Task directions —
Recast the rows below as a JSON list of strings, one string per line, omitting blank lines and the pictures.

━━ Material shown

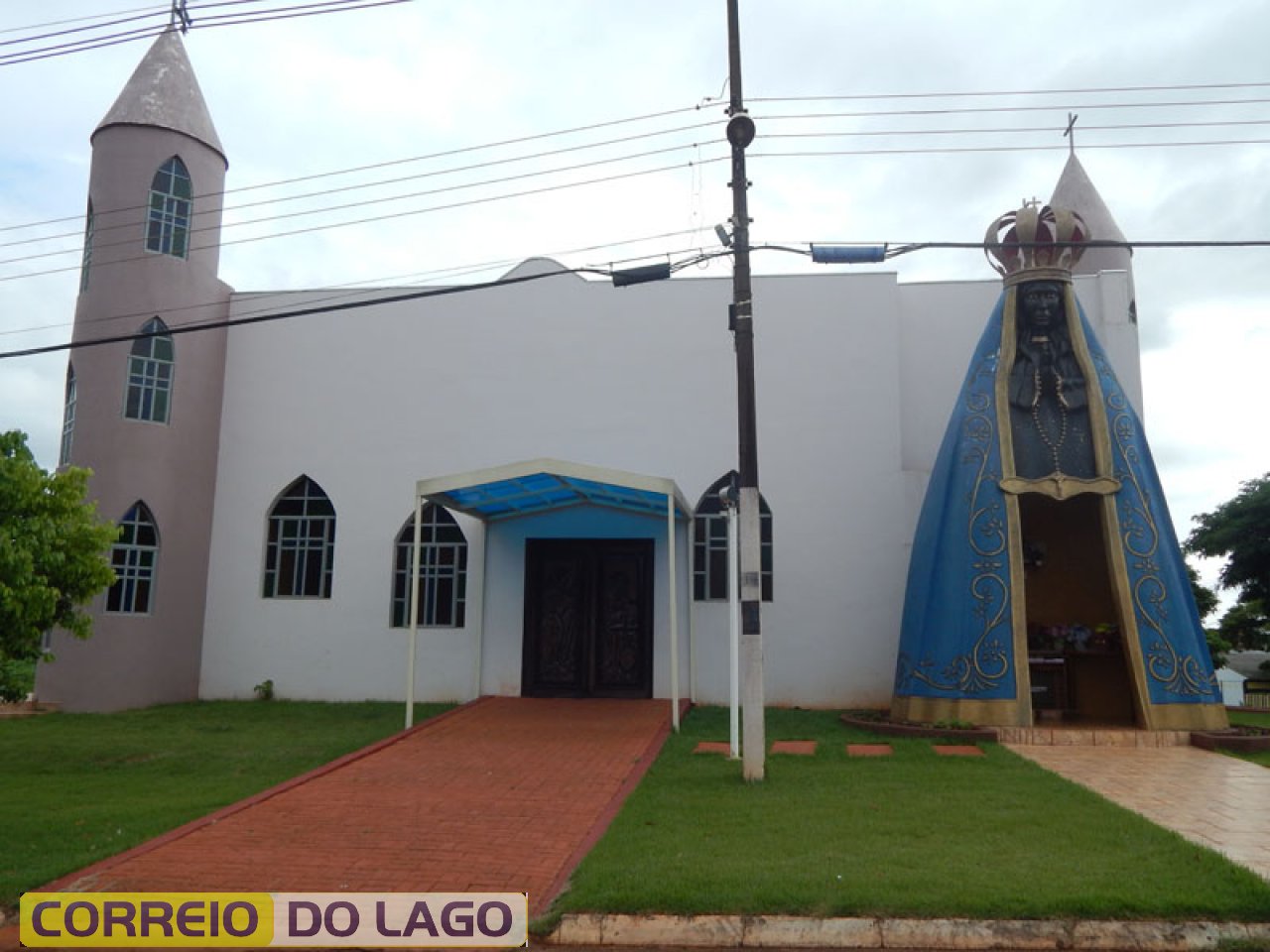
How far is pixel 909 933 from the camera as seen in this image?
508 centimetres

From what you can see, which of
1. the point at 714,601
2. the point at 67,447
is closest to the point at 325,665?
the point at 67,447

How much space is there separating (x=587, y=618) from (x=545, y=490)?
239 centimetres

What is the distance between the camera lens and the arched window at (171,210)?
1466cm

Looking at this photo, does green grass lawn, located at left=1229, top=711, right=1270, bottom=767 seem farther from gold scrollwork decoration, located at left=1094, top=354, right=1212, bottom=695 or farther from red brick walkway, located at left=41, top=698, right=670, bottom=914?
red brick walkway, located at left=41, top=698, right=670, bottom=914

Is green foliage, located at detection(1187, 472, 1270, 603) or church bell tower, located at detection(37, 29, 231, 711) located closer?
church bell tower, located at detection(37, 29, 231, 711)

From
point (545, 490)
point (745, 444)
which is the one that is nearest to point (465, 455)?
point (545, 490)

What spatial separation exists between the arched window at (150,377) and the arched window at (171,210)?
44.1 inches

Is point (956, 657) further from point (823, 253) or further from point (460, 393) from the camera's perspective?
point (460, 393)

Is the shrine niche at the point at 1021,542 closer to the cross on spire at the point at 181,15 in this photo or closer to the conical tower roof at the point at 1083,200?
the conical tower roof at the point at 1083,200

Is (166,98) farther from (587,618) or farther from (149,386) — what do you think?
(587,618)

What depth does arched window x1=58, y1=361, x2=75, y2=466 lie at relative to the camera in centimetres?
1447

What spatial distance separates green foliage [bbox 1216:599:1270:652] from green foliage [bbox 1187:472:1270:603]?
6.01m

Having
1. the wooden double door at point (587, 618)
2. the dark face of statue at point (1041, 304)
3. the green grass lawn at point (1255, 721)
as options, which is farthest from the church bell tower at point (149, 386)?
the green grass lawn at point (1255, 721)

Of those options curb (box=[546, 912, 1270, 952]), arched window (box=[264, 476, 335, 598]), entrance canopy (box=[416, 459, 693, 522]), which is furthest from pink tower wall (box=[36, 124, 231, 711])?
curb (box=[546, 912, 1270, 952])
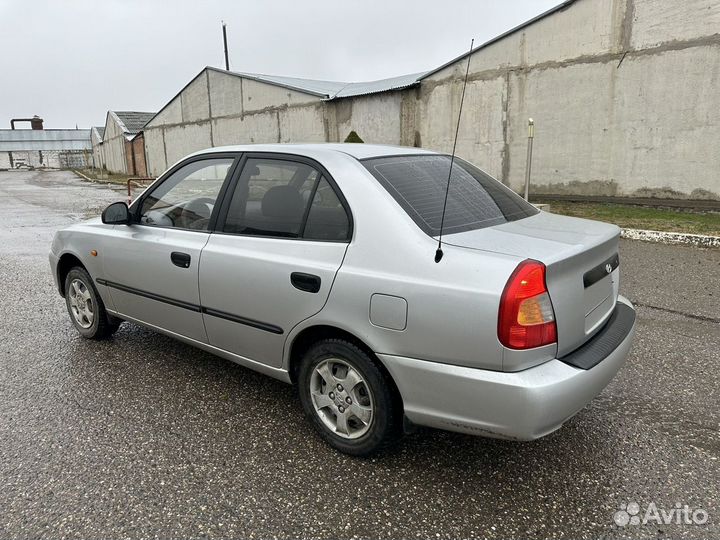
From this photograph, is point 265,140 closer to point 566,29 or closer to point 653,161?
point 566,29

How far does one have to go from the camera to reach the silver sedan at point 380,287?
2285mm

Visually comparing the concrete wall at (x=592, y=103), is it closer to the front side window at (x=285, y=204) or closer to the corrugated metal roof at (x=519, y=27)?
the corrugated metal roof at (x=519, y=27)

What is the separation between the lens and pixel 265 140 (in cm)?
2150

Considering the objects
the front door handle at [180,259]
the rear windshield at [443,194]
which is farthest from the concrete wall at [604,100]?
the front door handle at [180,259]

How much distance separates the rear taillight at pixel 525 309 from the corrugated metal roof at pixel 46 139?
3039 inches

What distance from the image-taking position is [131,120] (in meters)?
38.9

━━━━

Exercise output —
[
  "How far is pixel 909 933 from the camera as seen in this image?",
  "508 centimetres",
  "From what you can see, which of",
  "1. the point at 714,601",
  "2. the point at 67,447",
  "is closest to the point at 325,665?",
  "the point at 67,447",
  "How much space is there separating (x=587, y=618) from (x=545, y=490)?",
  "239 centimetres",
  "What is the distance between the camera lens and the arched window at (171,210)?",
  "1466cm",
  "Looking at this photo, does green grass lawn, located at left=1229, top=711, right=1270, bottom=767 seem farther from gold scrollwork decoration, located at left=1094, top=354, right=1212, bottom=695 or farther from red brick walkway, located at left=41, top=698, right=670, bottom=914?",
  "red brick walkway, located at left=41, top=698, right=670, bottom=914",
  "Is green foliage, located at detection(1187, 472, 1270, 603) or church bell tower, located at detection(37, 29, 231, 711) located closer?",
  "church bell tower, located at detection(37, 29, 231, 711)",
  "From",
  "point (545, 490)",
  "point (745, 444)",
  "which is the one that is nearest to point (465, 455)?",
  "point (545, 490)",
  "What spatial separation exists between the arched window at (150,377) and the arched window at (171,210)?",
  "44.1 inches",
  "Is point (956, 657) further from point (823, 253) or further from point (460, 393) from the camera's perspective?",
  "point (460, 393)",
  "Is the shrine niche at the point at 1021,542 closer to the cross on spire at the point at 181,15 in this photo or closer to the conical tower roof at the point at 1083,200?",
  "the conical tower roof at the point at 1083,200",
  "Is (166,98) farther from (587,618) or farther from (149,386) — what do you think?",
  "(587,618)",
  "What depth does arched window x1=58, y1=361, x2=75, y2=466 lie at relative to the camera in centimetres?",
  "1447",
  "What spatial distance separates green foliage [bbox 1216:599:1270:652] from green foliage [bbox 1187:472:1270:603]?",
  "6.01m",
  "Having",
  "1. the wooden double door at point (587, 618)",
  "2. the dark face of statue at point (1041, 304)",
  "3. the green grass lawn at point (1255, 721)",
  "as options, which is farthest from the church bell tower at point (149, 386)?",
  "the green grass lawn at point (1255, 721)",
  "Of those options curb (box=[546, 912, 1270, 952]), arched window (box=[264, 476, 335, 598]), entrance canopy (box=[416, 459, 693, 522]), which is furthest from pink tower wall (box=[36, 124, 231, 711])?",
  "curb (box=[546, 912, 1270, 952])",
  "From this photograph, is point 265,140 closer to point 566,29 or closer to point 653,161?",
  "point 566,29",
  "How far does one have to go from the camera to reach the silver sedan at point 380,287?",
  "2285mm",
  "Visually comparing the concrete wall at (x=592, y=103), is it closer to the front side window at (x=285, y=204) or closer to the corrugated metal roof at (x=519, y=27)?",
  "the corrugated metal roof at (x=519, y=27)",
  "What is the separation between the lens and pixel 265 140 (in cm)?",
  "2150",
  "Considering the objects",
  "the front door handle at [180,259]",
  "the rear windshield at [443,194]",
  "which is farthest from the concrete wall at [604,100]?",
  "the front door handle at [180,259]",
  "How much distance separates the rear taillight at pixel 525 309 from the corrugated metal roof at pixel 46 139?",
  "3039 inches",
  "What distance from the image-taking position is [131,120] (in meters)?",
  "38.9"
]